**Dataset entries**
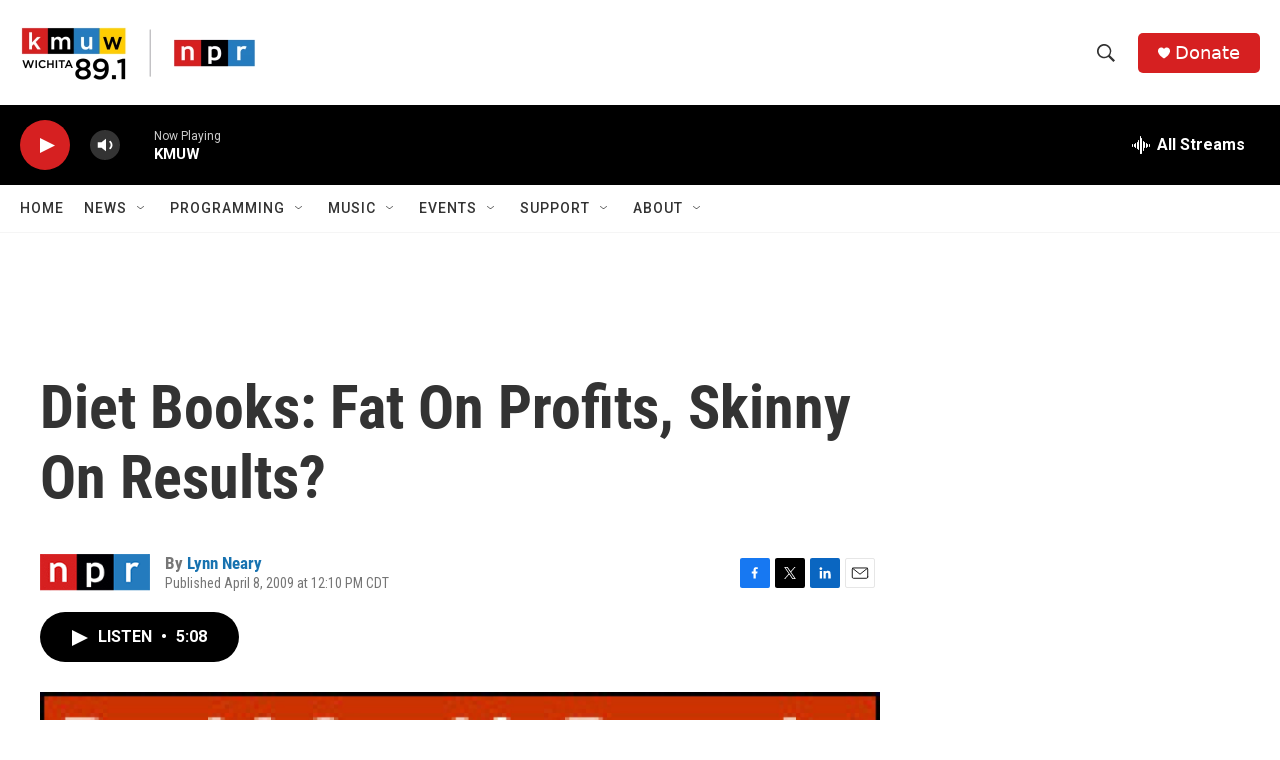

--- FILE ---
content_type: text/html; charset=utf-8
request_url: https://www.google.com/recaptcha/api2/aframe
body_size: 268
content:
<!DOCTYPE HTML><html><head><meta http-equiv="content-type" content="text/html; charset=UTF-8"></head><body><script nonce="hMQ8rCxPMf1XZX3D5IeA3Q">/** Anti-fraud and anti-abuse applications only. See google.com/recaptcha */ try{var clients={'sodar':'https://pagead2.googlesyndication.com/pagead/sodar?'};window.addEventListener("message",function(a){try{if(a.source===window.parent){var b=JSON.parse(a.data);var c=clients[b['id']];if(c){var d=document.createElement('img');d.src=c+b['params']+'&rc='+(localStorage.getItem("rc::a")?sessionStorage.getItem("rc::b"):"");window.document.body.appendChild(d);sessionStorage.setItem("rc::e",parseInt(sessionStorage.getItem("rc::e")||0)+1);localStorage.setItem("rc::h",'1769083358847');}}}catch(b){}});window.parent.postMessage("_grecaptcha_ready", "*");}catch(b){}</script></body></html>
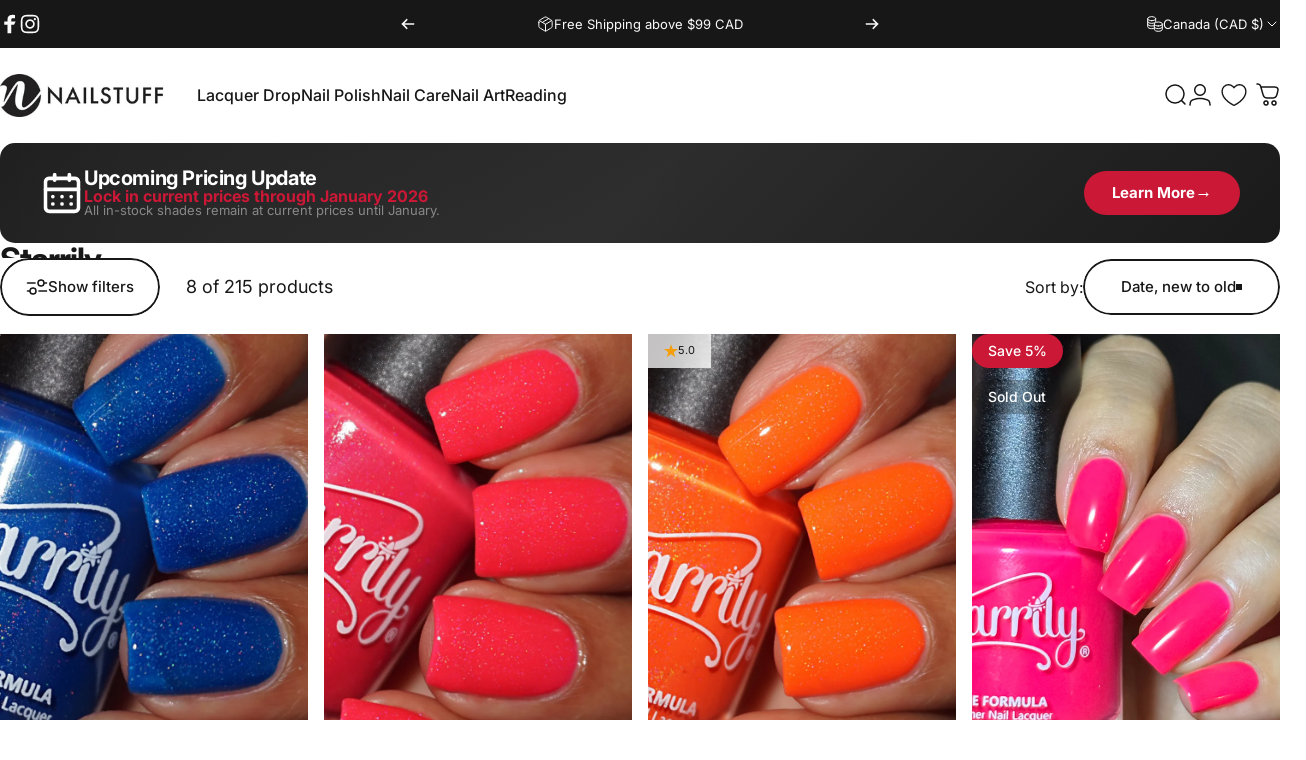

--- FILE ---
content_type: application/javascript
request_url: https://cdn.appmate.io/themecode/nailstuff-ca/staging-1/add-to-cart.js?generation=1756749415835436
body_size: 140
content:
export async function action({event:n,app:o,view:t}){n.preventDefault();const{cartResponse:c}=await t.form.addToCart({wishlistId:t.wishlist.id,wishlistItemId:t.wishlistItem.id,sectionsToRender:["helper-cart"],sectionsUrl:t.wishlistItem.product.url});t.moveToCart&&t.wishlist.isMine&&await o.removeWishlistItem({wishlistItemId:t.wishlistItem.id});try{const e=new DOMParser().parseFromString(c.sections["helper-cart"],"text/html"),s=e.getElementById("AjaxCartForm").innerHTML,i=e.getElementById("AjaxCartSubtotal").innerHTML,r=document.getElementById("AjaxCartForm");r.innerHTML=s,typeof r.ajaxifyCartItems=="function"&&r.ajaxifyCartItems(),document.getElementById("AjaxCartSubtotal").innerHTML=i,document.querySelectorAll("[data-header-cart-count]").forEach(a=>{a.textContent=document.querySelector("#AjaxCartForm [data-cart-count]").textContent}),document.querySelectorAll("[data-header-cart-total").forEach(a=>{a.textContent=document.querySelector("#AjaxCartForm [data-cart-total]").textContent}),document.querySelector("a.area--cart.icon-button[data-js-sidebar-handle]").click()}catch{document.dispatchEvent(new CustomEvent("cart:refresh",{bubbles:!0,detail:{open:!0}}))}}
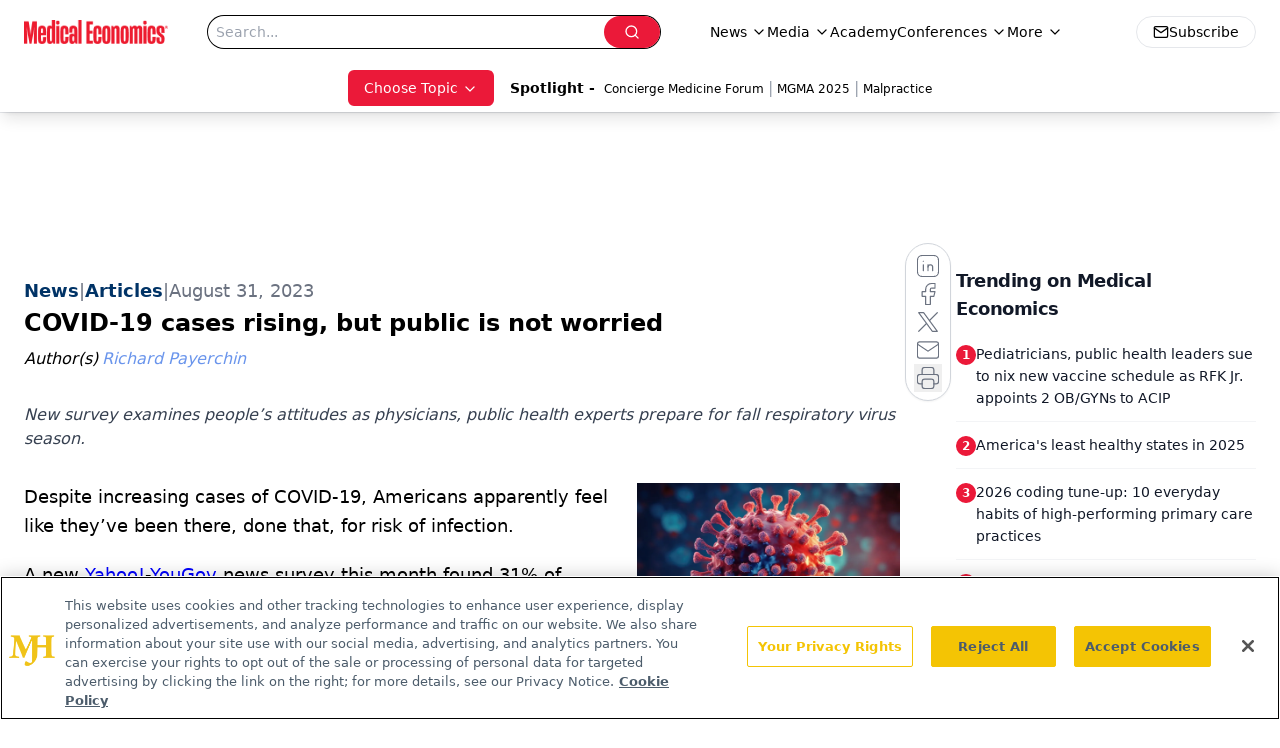

--- FILE ---
content_type: text/html; charset=utf-8
request_url: https://www.google.com/recaptcha/api2/aframe
body_size: 181
content:
<!DOCTYPE HTML><html><head><meta http-equiv="content-type" content="text/html; charset=UTF-8"></head><body><script nonce="sNEua9ih33GuJ9lJcEKiDQ">/** Anti-fraud and anti-abuse applications only. See google.com/recaptcha */ try{var clients={'sodar':'https://pagead2.googlesyndication.com/pagead/sodar?'};window.addEventListener("message",function(a){try{if(a.source===window.parent){var b=JSON.parse(a.data);var c=clients[b['id']];if(c){var d=document.createElement('img');d.src=c+b['params']+'&rc='+(localStorage.getItem("rc::a")?sessionStorage.getItem("rc::b"):"");window.document.body.appendChild(d);sessionStorage.setItem("rc::e",parseInt(sessionStorage.getItem("rc::e")||0)+1);localStorage.setItem("rc::h",'1768415604971');}}}catch(b){}});window.parent.postMessage("_grecaptcha_ready", "*");}catch(b){}</script></body></html>

--- FILE ---
content_type: application/javascript
request_url: https://api.lightboxcdn.com/z9gd/43395/www.medicaleconomics.com/jsonp/z?cb=1768415592036&dre=l&callback=jQuery112406744337926440243_1768415592000&_=1768415592001
body_size: 1020
content:
jQuery112406744337926440243_1768415592000({"success":true,"response":"[base64].[base64]","dre":"l"});

--- FILE ---
content_type: application/javascript
request_url: https://www.lightboxcdn.com/vendor/4005018a-a61f-468f-b068-6a2fed001f93/lightbox/0aeaeb4d-983d-45e0-9b11-99052663a482/effects.js?cb=638924402431430000
body_size: 665
content:
window.DIGIOH_API.DIGIOH_LIGHTBOX_EFFECTS['0aeaeb4d-983d-45e0-9b11-99052663a482'] = '[base64].i83h8vmxen0YCYjiRKvl.[base64].4.[base64].WlSQLVDfwokwIl431X1goDbNPgVQtbTaPolh.Gt.gbRAc2oIsQIBrgBAzLiCx0pdmDJR5PAXQoAaZWw7DmQAHG9AZuZgeCcqUvAPe9Lg1KIQMgyQZTDQi1l7Qd8ZHSVzVbf92D4N0jx3ex0CPc9JQOVjn2mRUWOA8DlJlGTUNYDToMIx1znI50.[base64]';
DIGIOH_API.BREAKPOINT_POINTER['0aeaeb4d-983d-45e0-9b11-99052663a482'] = {};
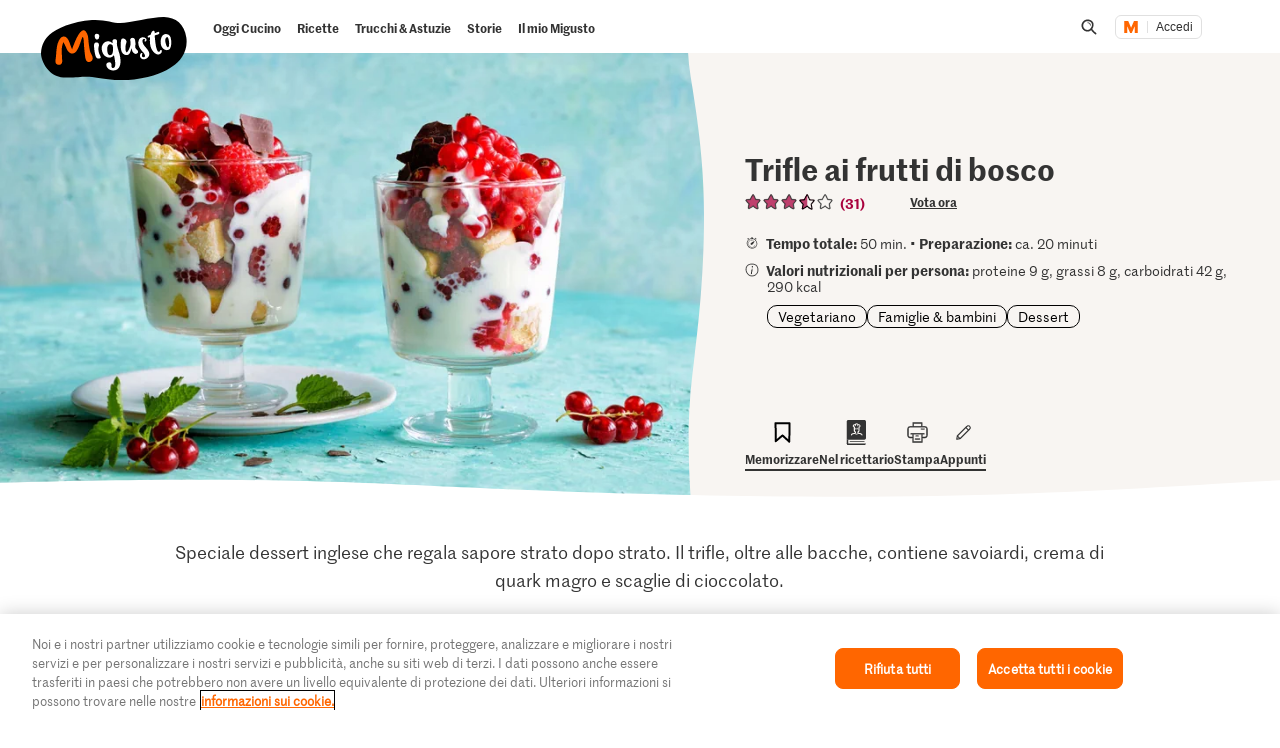

--- FILE ---
content_type: text/html; charset=utf-8
request_url: https://www.google.com/recaptcha/api2/aframe
body_size: 268
content:
<!DOCTYPE HTML><html><head><meta http-equiv="content-type" content="text/html; charset=UTF-8"></head><body><script nonce="2-jz7mjpOrGeP0-N8Rzz_g">/** Anti-fraud and anti-abuse applications only. See google.com/recaptcha */ try{var clients={'sodar':'https://pagead2.googlesyndication.com/pagead/sodar?'};window.addEventListener("message",function(a){try{if(a.source===window.parent){var b=JSON.parse(a.data);var c=clients[b['id']];if(c){var d=document.createElement('img');d.src=c+b['params']+'&rc='+(localStorage.getItem("rc::a")?sessionStorage.getItem("rc::b"):"");window.document.body.appendChild(d);sessionStorage.setItem("rc::e",parseInt(sessionStorage.getItem("rc::e")||0)+1);localStorage.setItem("rc::h",'1769542734714');}}}catch(b){}});window.parent.postMessage("_grecaptcha_ready", "*");}catch(b){}</script></body></html>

**Exercise description**
Repeat the data in full and exactly. Omit pictures.

**Answer to the problem**
--- FILE ---
content_type: text/html; charset=utf-8
request_url: https://www.google.com/recaptcha/api2/aframe
body_size: 268
content:
<!DOCTYPE HTML><html><head><meta http-equiv="content-type" content="text/html; charset=UTF-8"></head><body><script nonce="hMQ8rCxPMf1XZX3D5IeA3Q">/** Anti-fraud and anti-abuse applications only. See google.com/recaptcha */ try{var clients={'sodar':'https://pagead2.googlesyndication.com/pagead/sodar?'};window.addEventListener("message",function(a){try{if(a.source===window.parent){var b=JSON.parse(a.data);var c=clients[b['id']];if(c){var d=document.createElement('img');d.src=c+b['params']+'&rc='+(localStorage.getItem("rc::a")?sessionStorage.getItem("rc::b"):"");window.document.body.appendChild(d);sessionStorage.setItem("rc::e",parseInt(sessionStorage.getItem("rc::e")||0)+1);localStorage.setItem("rc::h",'1769083358847');}}}catch(b){}});window.parent.postMessage("_grecaptcha_ready", "*");}catch(b){}</script></body></html>

--- FILE ---
content_type: application/javascript
request_url: https://cdn.appmate.io/themecode/nailstuff-ca/staging-1/add-to-cart.js?generation=1756749415835436
body_size: 140
content:
export async function action({event:n,app:o,view:t}){n.preventDefault();const{cartResponse:c}=await t.form.addToCart({wishlistId:t.wishlist.id,wishlistItemId:t.wishlistItem.id,sectionsToRender:["helper-cart"],sectionsUrl:t.wishlistItem.product.url});t.moveToCart&&t.wishlist.isMine&&await o.removeWishlistItem({wishlistItemId:t.wishlistItem.id});try{const e=new DOMParser().parseFromString(c.sections["helper-cart"],"text/html"),s=e.getElementById("AjaxCartForm").innerHTML,i=e.getElementById("AjaxCartSubtotal").innerHTML,r=document.getElementById("AjaxCartForm");r.innerHTML=s,typeof r.ajaxifyCartItems=="function"&&r.ajaxifyCartItems(),document.getElementById("AjaxCartSubtotal").innerHTML=i,document.querySelectorAll("[data-header-cart-count]").forEach(a=>{a.textContent=document.querySelector("#AjaxCartForm [data-cart-count]").textContent}),document.querySelectorAll("[data-header-cart-total").forEach(a=>{a.textContent=document.querySelector("#AjaxCartForm [data-cart-total]").textContent}),document.querySelector("a.area--cart.icon-button[data-js-sidebar-handle]").click()}catch{document.dispatchEvent(new CustomEvent("cart:refresh",{bubbles:!0,detail:{open:!0}}))}}

--- FILE ---
content_type: text/html; charset=utf-8
request_url: https://www.google.com/recaptcha/api2/aframe
body_size: 181
content:
<!DOCTYPE HTML><html><head><meta http-equiv="content-type" content="text/html; charset=UTF-8"></head><body><script nonce="sNEua9ih33GuJ9lJcEKiDQ">/** Anti-fraud and anti-abuse applications only. See google.com/recaptcha */ try{var clients={'sodar':'https://pagead2.googlesyndication.com/pagead/sodar?'};window.addEventListener("message",function(a){try{if(a.source===window.parent){var b=JSON.parse(a.data);var c=clients[b['id']];if(c){var d=document.createElement('img');d.src=c+b['params']+'&rc='+(localStorage.getItem("rc::a")?sessionStorage.getItem("rc::b"):"");window.document.body.appendChild(d);sessionStorage.setItem("rc::e",parseInt(sessionStorage.getItem("rc::e")||0)+1);localStorage.setItem("rc::h",'1768415604971');}}}catch(b){}});window.parent.postMessage("_grecaptcha_ready", "*");}catch(b){}</script></body></html>

--- FILE ---
content_type: application/javascript
request_url: https://api.lightboxcdn.com/z9gd/43395/www.medicaleconomics.com/jsonp/z?cb=1768415592036&dre=l&callback=jQuery112406744337926440243_1768415592000&_=1768415592001
body_size: 1020
content:
jQuery112406744337926440243_1768415592000({"success":true,"response":"[base64].[base64]","dre":"l"});

--- FILE ---
content_type: application/javascript
request_url: https://www.lightboxcdn.com/vendor/4005018a-a61f-468f-b068-6a2fed001f93/lightbox/0aeaeb4d-983d-45e0-9b11-99052663a482/effects.js?cb=638924402431430000
body_size: 665
content:
window.DIGIOH_API.DIGIOH_LIGHTBOX_EFFECTS['0aeaeb4d-983d-45e0-9b11-99052663a482'] = '[base64].i83h8vmxen0YCYjiRKvl.[base64].4.[base64].WlSQLVDfwokwIl431X1goDbNPgVQtbTaPolh.Gt.gbRAc2oIsQIBrgBAzLiCx0pdmDJR5PAXQoAaZWw7DmQAHG9AZuZgeCcqUvAPe9Lg1KIQMgyQZTDQi1l7Qd8ZHSVzVbf92D4N0jx3ex0CPc9JQOVjn2mRUWOA8DlJlGTUNYDToMIx1znI50.[base64]';
DIGIOH_API.BREAKPOINT_POINTER['0aeaeb4d-983d-45e0-9b11-99052663a482'] = {};

--- FILE ---
content_type: text/html; charset=utf-8
request_url: https://www.google.com/recaptcha/api2/aframe
body_size: 268
content:
<!DOCTYPE HTML><html><head><meta http-equiv="content-type" content="text/html; charset=UTF-8"></head><body><script nonce="2-jz7mjpOrGeP0-N8Rzz_g">/** Anti-fraud and anti-abuse applications only. See google.com/recaptcha */ try{var clients={'sodar':'https://pagead2.googlesyndication.com/pagead/sodar?'};window.addEventListener("message",function(a){try{if(a.source===window.parent){var b=JSON.parse(a.data);var c=clients[b['id']];if(c){var d=document.createElement('img');d.src=c+b['params']+'&rc='+(localStorage.getItem("rc::a")?sessionStorage.getItem("rc::b"):"");window.document.body.appendChild(d);sessionStorage.setItem("rc::e",parseInt(sessionStorage.getItem("rc::e")||0)+1);localStorage.setItem("rc::h",'1769542734714');}}}catch(b){}});window.parent.postMessage("_grecaptcha_ready", "*");}catch(b){}</script></body></html>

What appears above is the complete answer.